• **Task to carry out**
From the Kumar Deepak Das profile below, extract word for word the stretch from "He is married" through "in his tenure.".

• **Selected extract**
━━━━━━━━━━━━━━━━━━━━━━━━━━━━━━
Kumar Deepak Das, a politician from Asom Gana Parishad party, and a former Member of the Parliament of India representing Assam in the Rajya Sabha, the upper house of the Parliament. He served as Minister of state in cultural affairs in his last term as MLA in the year 1985. He is a writer, singer and actor.

He was born in 1958 in a small town Bijni in Chirang district of Assam to Ramani Mohan Das and Ganga Priya Das. He completed his school from Bijni Bandhab High School. He did his +2 from Arya College, Guwahati. He earned his bachelor in science degree from Madhav Choudhury College in Barpeta (also his constituency) with honors. He completed his LLB from Gauhati University. He has authored many books like Mahanagaror Kanthaswar, Mahuror Pare-Pare (based on Dimasa culture), Jibanir Madhuri, Bibhinna Dinar Chinta, Bhikshowar Choka Toruwal.

His latest writing includes Fearless Democrat: Hem Barua and An Ardent Patriot: Dinesh Goswami. His recent book was released by the Vice- President of India Mohammad Hamid Ansari. His book Fearless Democrat: Hem Barua is a collection of speeches by Hem Barua during his times. In his forward note, Mr. Das says that this book will help the youths of India to guide themselves towards the way to serve the nation. Rather than a politician he admits himself to a social worker who loves to work for people.

He is married to Geetima Lekharu Das, a teacher in Assamese literature with two daughters. He also served as chairman of Assam State Film Finance, Guwahati in 1996. During his tenure as Member of Parliament of the Upper House of Parliament, he holds the record of the highest standing number of questions of 16 hours and 53 minutes in a record among the other Members. He is titled as "Bir Purush" by his well-wishers, for his shown courage in his tenure.
━━━━━━━━━━━━━━━━━━━━━━━━━━━━━━
• **Provided material**

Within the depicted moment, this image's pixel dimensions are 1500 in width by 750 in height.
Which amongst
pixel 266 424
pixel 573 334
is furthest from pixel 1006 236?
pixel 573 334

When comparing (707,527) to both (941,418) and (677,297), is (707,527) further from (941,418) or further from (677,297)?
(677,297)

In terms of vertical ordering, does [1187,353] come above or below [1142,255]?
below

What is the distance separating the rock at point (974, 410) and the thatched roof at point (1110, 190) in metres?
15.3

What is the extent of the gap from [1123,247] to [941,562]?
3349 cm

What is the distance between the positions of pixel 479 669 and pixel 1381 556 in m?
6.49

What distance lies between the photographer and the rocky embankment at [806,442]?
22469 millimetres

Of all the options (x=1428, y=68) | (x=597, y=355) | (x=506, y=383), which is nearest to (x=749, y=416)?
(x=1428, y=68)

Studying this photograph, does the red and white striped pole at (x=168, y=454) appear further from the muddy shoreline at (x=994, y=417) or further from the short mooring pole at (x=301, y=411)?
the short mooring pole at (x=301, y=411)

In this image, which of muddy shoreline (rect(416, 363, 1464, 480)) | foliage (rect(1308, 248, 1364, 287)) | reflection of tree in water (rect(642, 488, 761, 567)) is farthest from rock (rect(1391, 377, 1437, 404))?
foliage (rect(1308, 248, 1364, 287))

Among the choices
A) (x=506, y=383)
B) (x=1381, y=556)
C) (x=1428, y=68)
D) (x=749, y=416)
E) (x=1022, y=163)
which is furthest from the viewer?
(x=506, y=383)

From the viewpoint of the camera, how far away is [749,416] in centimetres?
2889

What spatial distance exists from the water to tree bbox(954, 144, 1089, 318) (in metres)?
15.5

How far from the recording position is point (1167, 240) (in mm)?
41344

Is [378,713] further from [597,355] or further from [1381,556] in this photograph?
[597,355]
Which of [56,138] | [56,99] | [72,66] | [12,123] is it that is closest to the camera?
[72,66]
━━━━━━━━━━━━━━━━━━━━━━━━━━━━━━
• **Exercise solution**
He is married to Geetima Lekharu Das, a teacher in Assamese literature with two daughters. He also served as chairman of Assam State Film Finance, Guwahati in 1996. During his tenure as Member of Parliament of the Upper House of Parliament, he holds the record of the highest standing number of questions of 16 hours and 53 minutes in a record among the other Members. He is titled as "Bir Purush" by his well-wishers, for his shown courage in his tenure.